Asking the Tough Questions: SCENES FROM AN EMPTY CHURCH

Coming off of its recent world premiere at Chattanooga Film Festival, MPI’s Scenes From an Empty Church will arrive on VOD and in theaters July 2nd.

The Covid-19 pandemic has unquestionably had a massive impact on the film industry, shutting down productions, bankrupting theaters, and perhaps irreversibly hastening the adoption of streaming services and VOD over the traditional communal, theatrical viewing experience.

What largely remains to be seen is the narrative and creative impact it will have going forward. Will interrupted film productions and TV series set in a fictional version of our present acknowledge the hiatus, or the pandemic itself? What kind of stories will emerge as we return to normalcy? What will the “new normal” even look like? For many, watching movies has been a form of escapism, especially in lockdown. Will audiences want to watch, much less embrace, “pandemic movies”?

Set in New York City, one of the most dangerous and heavily quarantined metropolitan zones impacted by the outbreak, Scenes From an Empty Church uses the pandemic as a raw backdrop for a story exploring theology, spiritual connection, and what it means to be human.

The film is directed by NYC filmmaker Onur Tukel, who cowote with Andrew Shemin. It is, so far as I’ve seen, the greatest meditative piece of art to directly emerge out of the pandemic.
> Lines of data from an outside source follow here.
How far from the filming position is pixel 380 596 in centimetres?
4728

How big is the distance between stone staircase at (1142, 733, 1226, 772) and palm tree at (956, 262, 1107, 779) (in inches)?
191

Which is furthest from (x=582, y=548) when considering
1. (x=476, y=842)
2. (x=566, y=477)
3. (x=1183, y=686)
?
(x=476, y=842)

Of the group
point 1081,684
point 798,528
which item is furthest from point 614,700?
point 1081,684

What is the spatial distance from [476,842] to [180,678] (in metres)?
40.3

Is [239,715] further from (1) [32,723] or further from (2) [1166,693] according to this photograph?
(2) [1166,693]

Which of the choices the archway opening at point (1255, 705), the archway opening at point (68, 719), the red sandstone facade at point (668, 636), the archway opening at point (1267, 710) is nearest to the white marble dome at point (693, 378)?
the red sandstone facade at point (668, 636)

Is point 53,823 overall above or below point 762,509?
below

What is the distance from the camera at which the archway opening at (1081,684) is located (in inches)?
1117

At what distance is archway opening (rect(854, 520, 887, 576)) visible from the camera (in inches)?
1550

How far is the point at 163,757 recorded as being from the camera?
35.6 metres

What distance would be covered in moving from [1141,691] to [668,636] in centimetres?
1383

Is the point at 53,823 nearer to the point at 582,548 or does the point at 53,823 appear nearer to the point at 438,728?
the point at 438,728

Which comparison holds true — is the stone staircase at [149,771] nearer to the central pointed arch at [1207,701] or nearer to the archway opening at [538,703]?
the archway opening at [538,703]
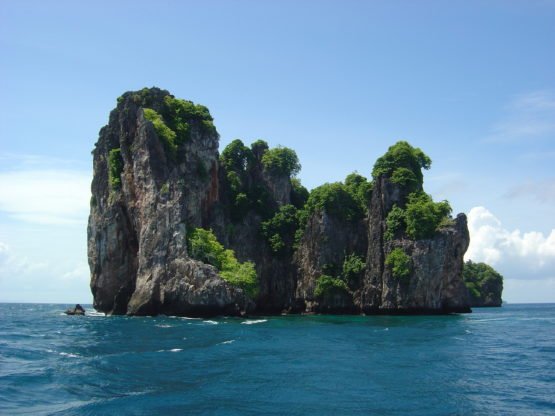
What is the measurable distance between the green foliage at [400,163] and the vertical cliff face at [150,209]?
24.2 metres

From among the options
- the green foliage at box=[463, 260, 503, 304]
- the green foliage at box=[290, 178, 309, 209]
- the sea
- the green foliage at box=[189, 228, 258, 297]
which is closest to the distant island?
the green foliage at box=[189, 228, 258, 297]

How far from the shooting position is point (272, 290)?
92.8 meters

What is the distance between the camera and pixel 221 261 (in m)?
71.4

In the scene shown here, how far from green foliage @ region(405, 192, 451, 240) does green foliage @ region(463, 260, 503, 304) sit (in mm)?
81126

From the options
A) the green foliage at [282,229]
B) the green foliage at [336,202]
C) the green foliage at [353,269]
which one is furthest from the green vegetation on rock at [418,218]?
the green foliage at [282,229]

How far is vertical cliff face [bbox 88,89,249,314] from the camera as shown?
6831 centimetres

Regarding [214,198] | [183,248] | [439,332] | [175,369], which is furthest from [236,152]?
[175,369]

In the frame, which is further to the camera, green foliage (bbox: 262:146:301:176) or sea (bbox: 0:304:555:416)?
green foliage (bbox: 262:146:301:176)

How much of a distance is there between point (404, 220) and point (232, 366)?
5150 centimetres

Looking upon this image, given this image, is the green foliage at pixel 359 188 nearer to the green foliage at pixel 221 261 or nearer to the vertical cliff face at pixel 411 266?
the vertical cliff face at pixel 411 266

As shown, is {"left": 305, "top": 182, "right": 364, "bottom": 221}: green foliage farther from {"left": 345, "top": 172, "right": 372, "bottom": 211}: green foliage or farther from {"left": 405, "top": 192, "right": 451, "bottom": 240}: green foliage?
{"left": 405, "top": 192, "right": 451, "bottom": 240}: green foliage

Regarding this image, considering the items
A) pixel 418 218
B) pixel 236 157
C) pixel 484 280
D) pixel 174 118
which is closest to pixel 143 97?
pixel 174 118

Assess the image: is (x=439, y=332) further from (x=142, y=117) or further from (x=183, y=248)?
(x=142, y=117)


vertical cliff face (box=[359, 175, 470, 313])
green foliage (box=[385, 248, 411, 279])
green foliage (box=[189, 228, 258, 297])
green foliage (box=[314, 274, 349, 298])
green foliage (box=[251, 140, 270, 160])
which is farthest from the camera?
green foliage (box=[251, 140, 270, 160])
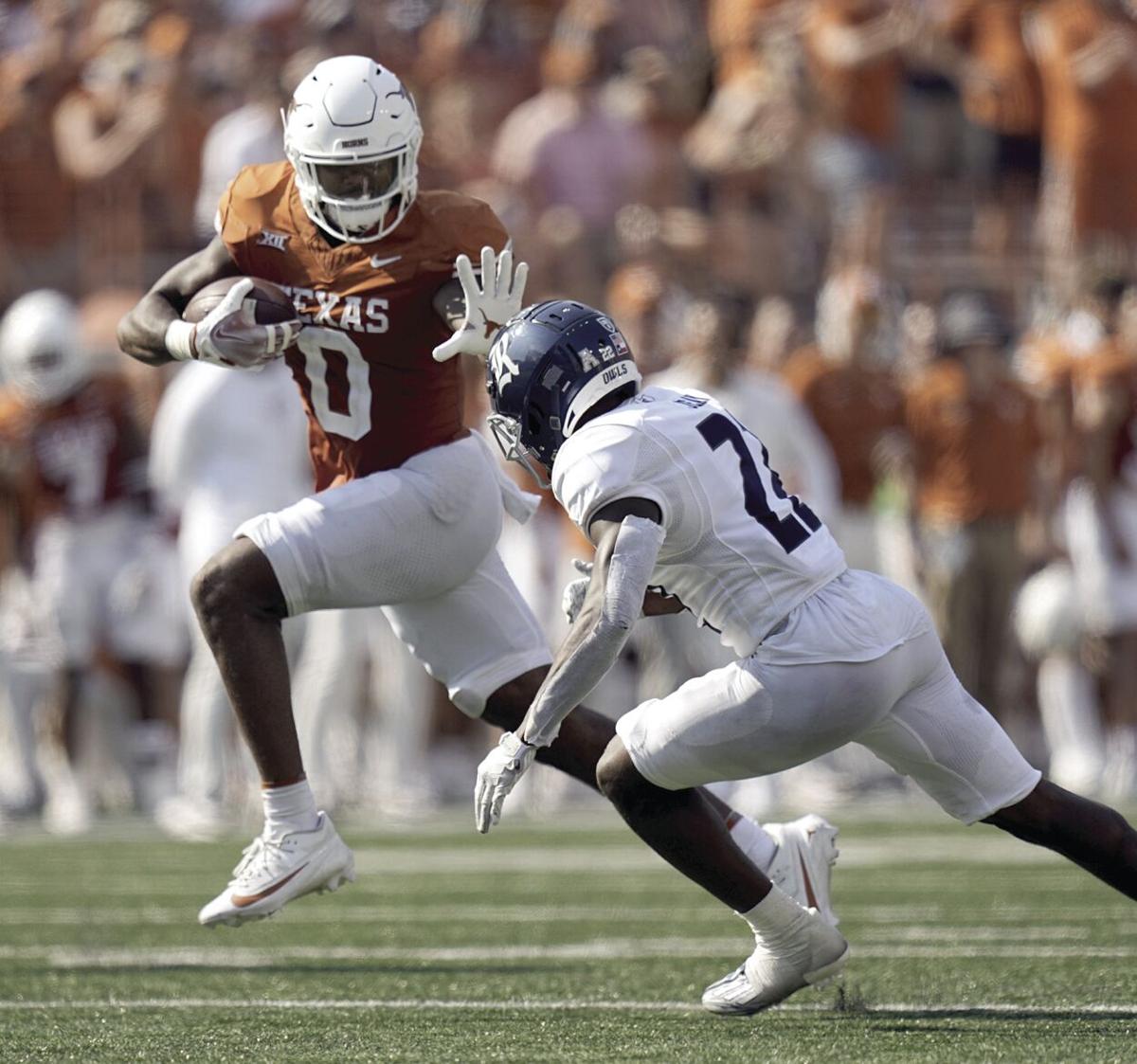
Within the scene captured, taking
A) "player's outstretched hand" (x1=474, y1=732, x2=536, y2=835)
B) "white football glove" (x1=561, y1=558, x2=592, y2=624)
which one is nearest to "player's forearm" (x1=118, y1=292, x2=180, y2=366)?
"white football glove" (x1=561, y1=558, x2=592, y2=624)

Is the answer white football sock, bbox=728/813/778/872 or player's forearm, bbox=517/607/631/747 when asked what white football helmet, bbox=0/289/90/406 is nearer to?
white football sock, bbox=728/813/778/872

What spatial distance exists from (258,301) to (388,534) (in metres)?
0.55

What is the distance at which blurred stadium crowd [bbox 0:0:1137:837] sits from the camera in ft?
31.3

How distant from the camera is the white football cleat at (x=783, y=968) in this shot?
4.32 m

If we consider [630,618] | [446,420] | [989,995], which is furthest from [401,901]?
[630,618]

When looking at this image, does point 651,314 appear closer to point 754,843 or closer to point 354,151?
point 354,151

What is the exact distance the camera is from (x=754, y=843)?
4.59 metres

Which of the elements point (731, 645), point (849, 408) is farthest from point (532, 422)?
point (849, 408)

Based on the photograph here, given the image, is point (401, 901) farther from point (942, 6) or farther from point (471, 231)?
point (942, 6)

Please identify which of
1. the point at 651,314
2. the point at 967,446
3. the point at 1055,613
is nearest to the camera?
the point at 651,314

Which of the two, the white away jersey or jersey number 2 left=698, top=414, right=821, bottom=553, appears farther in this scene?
jersey number 2 left=698, top=414, right=821, bottom=553

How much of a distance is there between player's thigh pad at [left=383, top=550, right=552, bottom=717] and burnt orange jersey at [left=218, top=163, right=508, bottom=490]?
12.5 inches

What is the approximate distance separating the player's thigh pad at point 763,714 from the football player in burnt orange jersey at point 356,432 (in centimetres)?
77

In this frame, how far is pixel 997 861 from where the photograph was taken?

The film centers on two depressed Catholic priests dwelling in the silent emptiness of their locked-down church. Like everyone, they’re feeling the anxiety of the situation, scared and disconnected. Their doors remain closed, their ministry halted and their mission uncertain. An unexpected visit from his old friend Paul (Max Casella) reignites Father Andrew (Kevin Corrigan)’s hunger for connection, and he convinces apathetic Father James (Thomas Jay Ryan) to begin to slowly allow the church to resume its work – albeit in a very limited fashion.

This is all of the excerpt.